Swedish Jazz pianist Esbjörn Svensson (1964 – 2008) died prematurely five years ago today at the young age of 44. The magnificent “From Gagarin’s point of view” stands out as one of the trio’s most recognizable ballads. It also featured on the trio’s eponymous 1999 recording, their first international breakthrough album to be released outside Sweden on the German label ACT Music. Playing a wonderful hybrid jazz music influenced by compatriot Jan Johansson of course but also by classical, pop, rock and techno music, constantly experimenting with and distorting sound, the trio definitely brought jazz (or “a vision of what it can be” as the New York Times once put it) to an entirely new audience.

EST From Gagarin's point of view
EST – From Gagarin’s point of view (1999)

In a 2006 interview published posthumously in All About Jazz, Esbjörn Svensson had this fascinating insight while discussing the meaning of music and the notion of time:

I think music is a way of being, it’s like being kind of a god, to create a universe, to create time, to create the stars, and to create an end.
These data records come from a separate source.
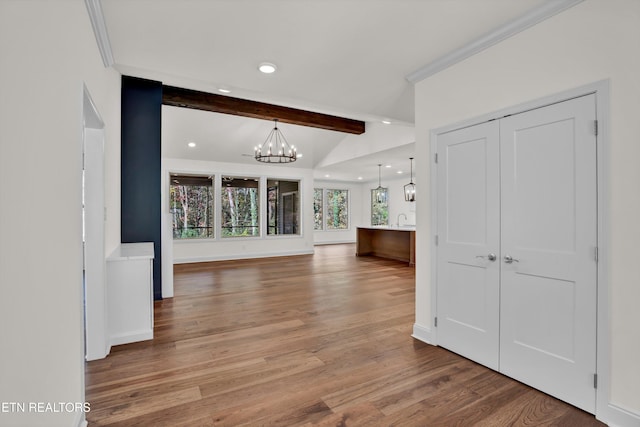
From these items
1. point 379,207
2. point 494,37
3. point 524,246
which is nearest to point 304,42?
point 494,37

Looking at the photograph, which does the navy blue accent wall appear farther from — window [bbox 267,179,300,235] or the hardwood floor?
window [bbox 267,179,300,235]

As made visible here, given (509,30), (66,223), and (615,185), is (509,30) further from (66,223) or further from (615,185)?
(66,223)

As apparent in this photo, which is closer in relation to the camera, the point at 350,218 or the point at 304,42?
the point at 304,42

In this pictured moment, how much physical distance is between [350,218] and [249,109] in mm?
8389

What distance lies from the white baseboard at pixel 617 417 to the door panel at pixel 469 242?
2.32ft

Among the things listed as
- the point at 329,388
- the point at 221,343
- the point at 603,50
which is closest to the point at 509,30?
the point at 603,50

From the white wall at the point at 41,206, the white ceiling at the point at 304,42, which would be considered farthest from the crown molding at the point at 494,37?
the white wall at the point at 41,206

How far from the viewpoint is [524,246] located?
243 cm

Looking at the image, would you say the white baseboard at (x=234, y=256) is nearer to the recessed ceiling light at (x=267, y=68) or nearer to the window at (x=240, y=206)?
the window at (x=240, y=206)

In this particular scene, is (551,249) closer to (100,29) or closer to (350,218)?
(100,29)

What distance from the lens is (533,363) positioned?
2.38 meters

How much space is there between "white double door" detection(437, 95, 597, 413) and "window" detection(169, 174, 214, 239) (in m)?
6.99

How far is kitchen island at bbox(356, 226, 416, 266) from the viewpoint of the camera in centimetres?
788

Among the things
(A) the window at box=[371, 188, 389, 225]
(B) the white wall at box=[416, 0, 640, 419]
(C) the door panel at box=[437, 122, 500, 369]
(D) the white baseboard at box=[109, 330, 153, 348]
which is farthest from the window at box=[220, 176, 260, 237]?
(B) the white wall at box=[416, 0, 640, 419]
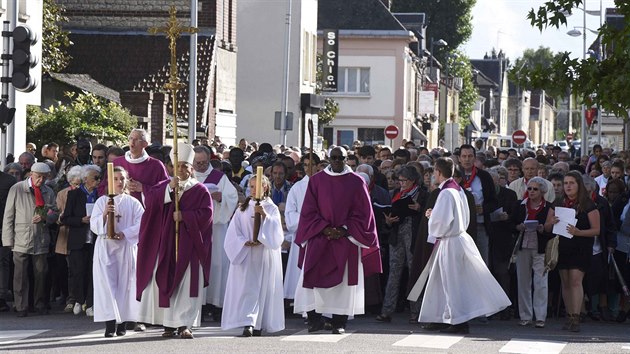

When you start playing, the world, the universe could be beginning, and it could be filled with anything, and it lasts as long as the music lasts. When the music finished, that is it. It’s a specific time that you create within time, within our reality; you create another universe with the piece of music you’re playing. We are kind of creators, all of us when we are playing music or are listening to music.